1、安装myslq,最好采用yum或apt-get的方式安装,不同的平台的采取不同方式,这样可以省去很多麻烦,避免了解决依赖包的问题。
安装完myslq之后,需要做一点配置。
设置密码:
MySQL在刚刚被安装的时候,它的root用户是没有被设置密码的。首先来设置MySQL的root密码。

[root@sample ~]# mysql -u root  ← 用root用户登录MySQL服务器
Welcome to the MySQL monitor. Commands end with ; or \g.
Your MySQL connection id is 2 to server version: 4.1.20

Type 'help;' or '\h' for help. Type '\c' to clear the buffer.

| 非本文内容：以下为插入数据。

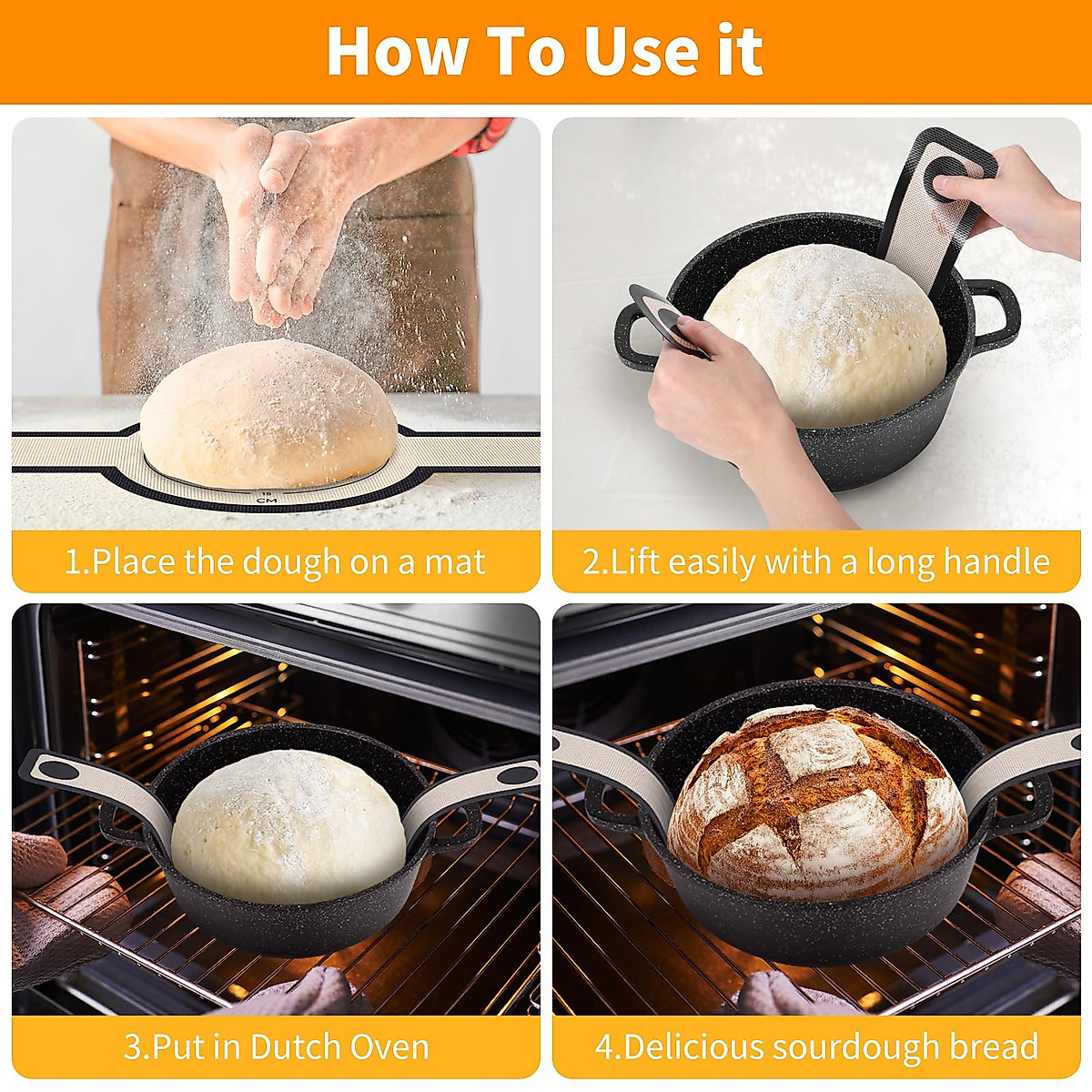 How To Use it

15
CM

1.Place the dough on a mat

2.Lift easily with a long handle

3.Put in Dutch Oven

4.Delicious sourdough bread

mysql>grant all on mysql.* to 'root'@'localhost' identified by 'password';
之后 就可以通过密码登录mysql了。


设置远程访问:

首先,在MySQL服务器上本地登录,使用下面的命令登录:
# mysql-u root -p
然后,使用权限管理命令将所有表的所有权限授予用户,下面继续以root为例(需要注意的是用户名root,被授权主机%,登录密码password需要被单引号括起来):
mysql> grant all privileges on *.* to 'root’@'%’ identified by 'password';
2、tar 解压hive压缩包
修改配置文件
hive的配置文件放在HIVE_HOME/conf目录下,我们需要修改hive-env.sh和hive-site.xml这两个文件。
ls之 后发现并没有这两个文件,但是有hive-env.sh.template,hive-default.xml.template,我们须复制这两个文 件,并分别命名为hive-env.sh,hive-site.xml。
一般还有一个hive-default.xml文件,同样由hive- default.xml.template复制而来。hive-default.xml是默认配置,hive-site.xml是个性化配置,将会覆盖 hive-default.xml配置。
a、修改hive-env.sh配置文件
将export HADOOP_HEAPSIZE=1024前面的‘#’去掉,当然可以根据自己的环境对这个默认的1024进行优化;
将export HADOOP_HOME前面的‘#’号去掉,并让它指向您所安装hadoop的目录,我的/home/hadoop/hadoop;
将export HIVE_CONF_DIR=/home/hadoop/hive/conf,并且把‘#’号去掉;
将export HIVE_AUX_JARS_PATH=/home/hadoop/hive/lib,并且把‘#’号去掉。
b、修改hive-site.xml
<property>
  <name>hive.metastore.warehouse.dir</name>
  <value>/user/hive/warehouse</value>#hdfs下的目录
  <description>location of default database for the warehouse</description>
</property>
#存放hive相关日志的目录
<property>
  <name>hive.querylog.location</name>
  <value>/usr/hadoop/hive/log</value>#需要自己手动创建对应目录
  <description>
    Location of Hive run time structured log file
  </description>
</property>
c、在hive-site.xml下配置mysql元数据库
<configuration>
    <property>
        <name>hive.metastore.local</name>
        <value>true</value>
    </property>
    <property>
        <name>javax.jdo.option.ConnectionURL</name>
        <value>jdbc:mysql://192.168.11.157:3306/hive</value>
    </property>
    <property>
        <name>javax.jdo.option.ConnectionDriverName</name>
        <value>com.mysql.jdbc.Driver</value>
    </property>
    <property>
        <name>javax.jdo.option.ConnectionUserName</name>
        <value>hive</value>
    </property>
    <property>
        <name>javax.jdo.option.ConnectionPassword</name>
        <value>mysql</value>
    </property>
</configuration>
根据实际情况做对应的修改。并下载mysql的驱动复制到hive/lib中。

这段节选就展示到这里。